While earning his Ph.D. in physics, working with the general relativity group at the University of Maryland, Tipler was laying the groundwork for his later books. In 1976, Tipler began postdoctoral work at the University of California, Berkeley, where he met British cosmologist John Barrow, also a postdoc. Tipler and Barrow discussed a manuscript by Brandon Carter which described the Anthropic Principle. “We thought it would be a good idea to take the idea and expand it out. And that became the Anthropic Cosmological Principle. In our last chapter we combined the idea from Freeman Dyson [1979] of life going on forever, with physical reductionism and global general relativity; the Omega Point Theory then follows.” Tipler’s steps in reasoning sound logical, but his conclusions push the limits of science:
I wanted our book to be completely general, so I said to myself, well, what about the flat universe and the closed universe [instead of an open universe]? One of the problems in the closed universe is communication because we have event horizons everywhere. So I said to myself, that wouldn’t be a problem if there were no event horizons. If there were no event horizons, what would the c-boundary be like? Aha, it would be a single point, and a single-point end of time reminded me of Teilhard’s Omega Point, which he identified with God. So I thought maybe there is a religious connection here. (1995)

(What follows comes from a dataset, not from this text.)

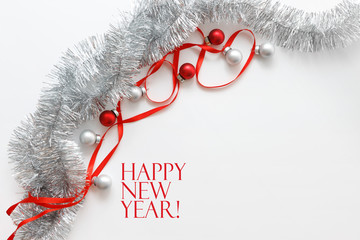 Greeting card template made of red ribbon, silver tinsel and balls with copy space, horizontal view, selective focus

Barrow and Tipler’s work is an attack on the Copernican Principle, which states that man has no special place or purpose in the cosmos. According to the Copernican Principle, our sun is merely one of a hundred billion stars on the outskirts of an average galaxy, itself one of a hundred billion (or more) galaxies in the known universe that cares not one iota for humanity. By contrast, Carter, Barrow, and Tipler’s Anthropic Principle insists that humans do have a significant role in the cosmos, both in its observation and its existence. Carter (1974) takes the part of Heisenberg’s Uncertainty Principle that says that the observation of an object changes it and extrapolates this part from the atomic level (where Heisenberg was operating) to the cosmological level: “What we can expect to observe must be restricted by the conditions necessary for our presence as observers.” In its weak form—the Weak Anthropic Principle—Barrow and Tipler contend quite reasonably that for the cosmos to be observed, it must be structured in such a way as to give rise to observers: “The basic features of the Universe, including such properties as its shape, size, age and laws of change, must be observed to be of a type that allows the evolution of observers, for if intelligent life did not evolve in an otherwise possible universe, it is obvious that no one would be asking the reason for the observed shape, size, age and so forth of the Universe” (1986, p.2). The principle is tautological: in order for the universe to be observed, there must be observers. Obviously. Who would disagree? The controversy generated by Carter, Barrow, and Tipler lies not with the Weak Anthropic Principle but with the Strong Anthropic Principle, the Final Anthropic Principle, and the Participatory Anthropic Principle. Barrow and Tipler define the Strong Anthropic Principle as “The Universe must have those properties which allow life to develop within it at some stage in its history” and the Final Anthropic Principle as “Intelligent information-processing must come into existence in the Universe, and, once it comes into existence, it will never die out” (pp.21–23).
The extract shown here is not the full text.